Условие задачи:
Ответьте по тексту упражнения:
(a) В каком году вышел роман «Эшелон на Самарканд», если судить по его выходным данным?
(b) Какого числа статья Марка Романова вышла в «Газете. ру»?
(c) В какую систему, по словам текста, можно запустить роман и труды самарского исследователя?

Лауреат Астафьевской премии в номинации «Критика и другие жанры» (2006), премии журнала «Урал» (2006), премии СП Москвы «Венец» (2013). Живет в Рязани.
Старая сказка на новый ладГузель Яхина. Эшелон на Самарканд: роман. – Москва: Издательство ACT: Редакция Елены Шубиной, 2021. -507, [5] с. – (Проза Гузель Яхиной).
Неисповедимы пути критики. Два предыдущих романа Яхиной, «Зулейха открывает глаза» и «Дети мои», были мне симпатичны – но я о них почти не писала. Если не считать упоминаний в обзорах и статьи в «Текстуре» «“Зулейха” равно “Асан” 2.0», посвященной холивару, вызванному экранизацией.
А вот оставивший меня практически равнодушной новый роман «Эшелон на Самарканд» именно поэтому вызвал желание написать о нем. Дело не в обвинениях Яхиной в плагиате у самарского исследователя Григория Циденкова. Об «Эшелоне…» невозможно говорить без упоминания конфликта, но постараюсь быть в этой части краткой и беспристрастной.
На середину марта 2021 года конфликт историка и писательницы находится в острой стадии и далек от разрешения. В «Газете. ру» 11 марта 2021 года вышла статья Марка Романова «“Украла мои работы”: историк возмутился ответом Яхиной на обвинения в плагиате». В ней собраны все претензии Циденкова к Яхиной. При этом сказано: «Историк также признался, что не ознакомился с романом полностью, однако не сомневается в заимствовании Яхиной именно из его блога – на это указывают «определенные подробности, которые Гузель не могла узнать откуда-то еще». Циденков опирается на интервью, которым писательница презентовала свой труд. В статье цитируется его обещание: «Но потом я сделаю детальный разбор всего романа, который произведу со своими коллегами-историками <…> мы коллективно будем разбирать ее творение».
Иными словами, спор пока основан больше на подозрениях, чем на доказательствах. Тот, кто решит ответить на вопрос, заимствовала ли Яхина изыскания у Циденкова, обязан сесть за письменный стол, положив перед собой роман и все труды самарца (ведь он упоминает и свой сценарий фильма о голоде!), и сличать их на предмет обнаружения построчных текстуальных совпадений, чтобы доказать факт плагиата и его «процент». Можно запустить то и другое в систему «антиплагиат». Но, насколько я знаю, есть разные «антиплагиаты» – более щадящие и беспримерно строгие. А по словам Циденкова, у него далеко не все наработки выложены в блог. Так что, если вопрос принципиальный, лучше по старинке работать с бумагами. И смельчак, начавший сверять тексты, будет потерян для мира на долгие недели или месяцы… Такая самоотверженность не входит в мои планы. Но, возможно, упомянутый Циденковым коллектив ученых справится быстрее.

Сохранённые строки:
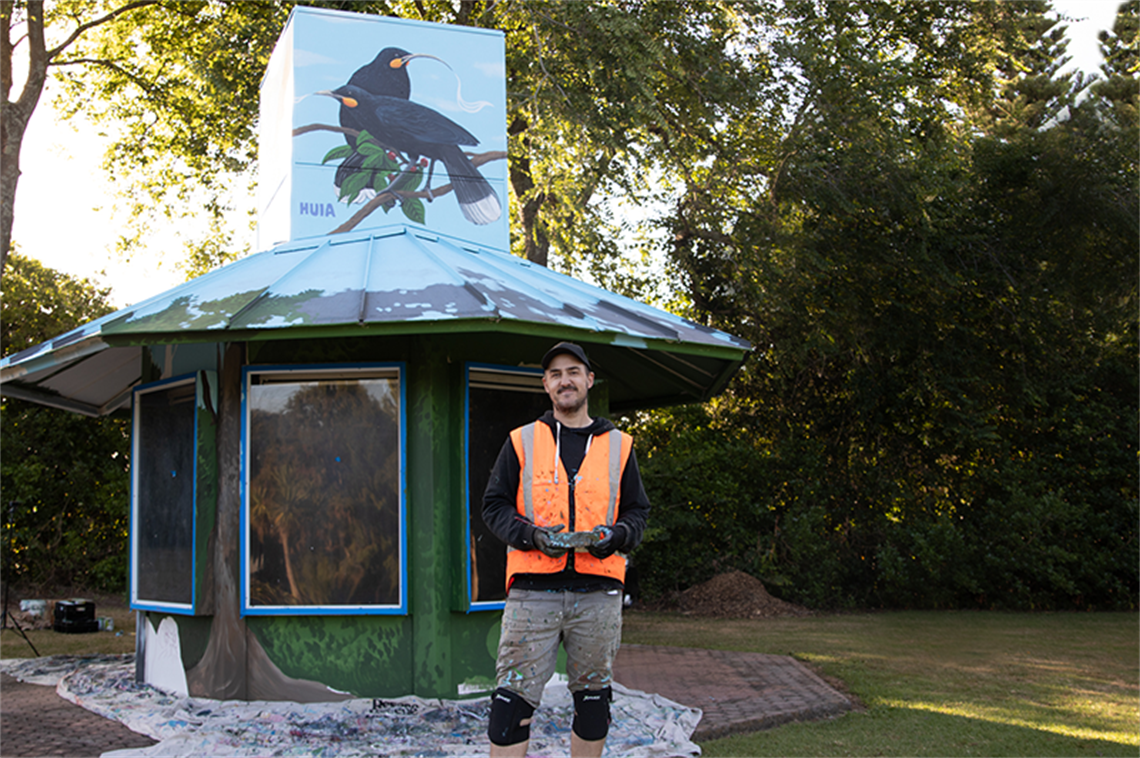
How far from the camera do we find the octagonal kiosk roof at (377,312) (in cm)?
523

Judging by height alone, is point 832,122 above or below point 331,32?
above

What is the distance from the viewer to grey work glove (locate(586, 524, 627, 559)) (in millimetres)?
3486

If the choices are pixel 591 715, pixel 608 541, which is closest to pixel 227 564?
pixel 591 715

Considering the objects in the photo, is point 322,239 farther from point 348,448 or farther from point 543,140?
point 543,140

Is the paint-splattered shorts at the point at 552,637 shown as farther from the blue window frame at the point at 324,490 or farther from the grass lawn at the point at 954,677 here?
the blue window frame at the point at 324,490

Поле ответа:
(a) В 2021 году.
(b) 11 марта 2021 года.
(c) В систему «антиплагиат».